Invoking trauma and upheaval experienced by New York City’s children during the pandemic, UFT President Michael Mulgrew is calling for more than $1 billion in federal COVID-19 relief funds to be dedicated to the needs of students battered emotionally and academically over the last year.

“Our greatest challenge is upon us — to undo the horror and damage to the children we have dedicated our lives to,” he said at a virtual press conference on March 10, where he laid out a five-point recovery proposal.

“The pandemic has been tough on all of us, but particularly on our students, many of whom will need intensive academic and psychological services, along with other interventions,” he said.
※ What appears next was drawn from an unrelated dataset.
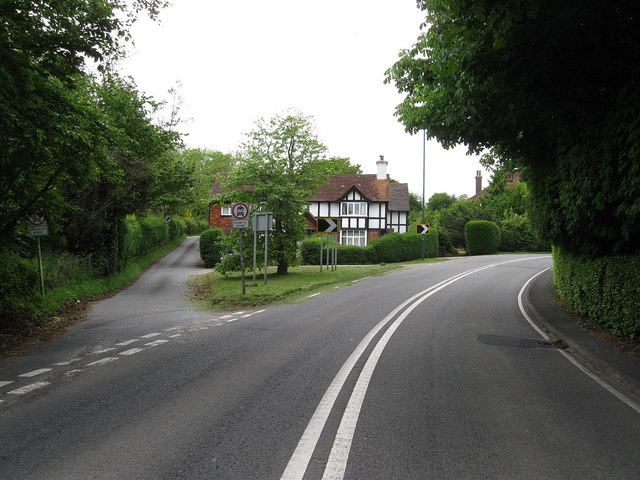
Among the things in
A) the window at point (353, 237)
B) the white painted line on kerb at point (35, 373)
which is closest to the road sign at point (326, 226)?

The union proposal calls for:

  • Academic intervention teams in every school.
  • Smaller class sizes in 100 of the city’s neediest schools.
  • A program to help create healing-centered classrooms.
  • Special initiatives for high school students.
  • Extended summer learning programs.

“We all know the road to recovery will be long,” he said. “The new federal funds for schools give us the opportunity to meet the challenges our children and our schools have faced for decades — challenges that have only become more acute because of COVID-19.”

For example, he said, using COVID-19 funds to reduce class size would provide a blueprint for a sustainable plan to reduce class size going forward. “The pandemic has created an opportunity to improve the system for our kids,” he said.

Classroom educators joined Mulgrew at the press conference to discuss how their students have been affected over the last year.

Pedro Dones, a math teacher at the Academy for Personal Leadership and Excellence in the Bronx, said one of his students apologized for falling behind in school work — she was living in a shelter and taking care of siblings. “So many suffer in silence,” Dones said.

For DeShanna Barker, a special education teacher at Preparatory Academy of Writers HS in Springfield Gardens, Queens, the horror of the pandemic year was brought home by a student who lost both parents within days of one another. “There are so many stories out there,” she said. “Our lives have been turned upside down.”

A new level of investment

There is a new level of investment in public schools and it didn't happen by accident. It's a reminder that at every level, elections matter. Your voice matters. When we pull together, we can shift public policy in meaningful ways. That's our power as a union.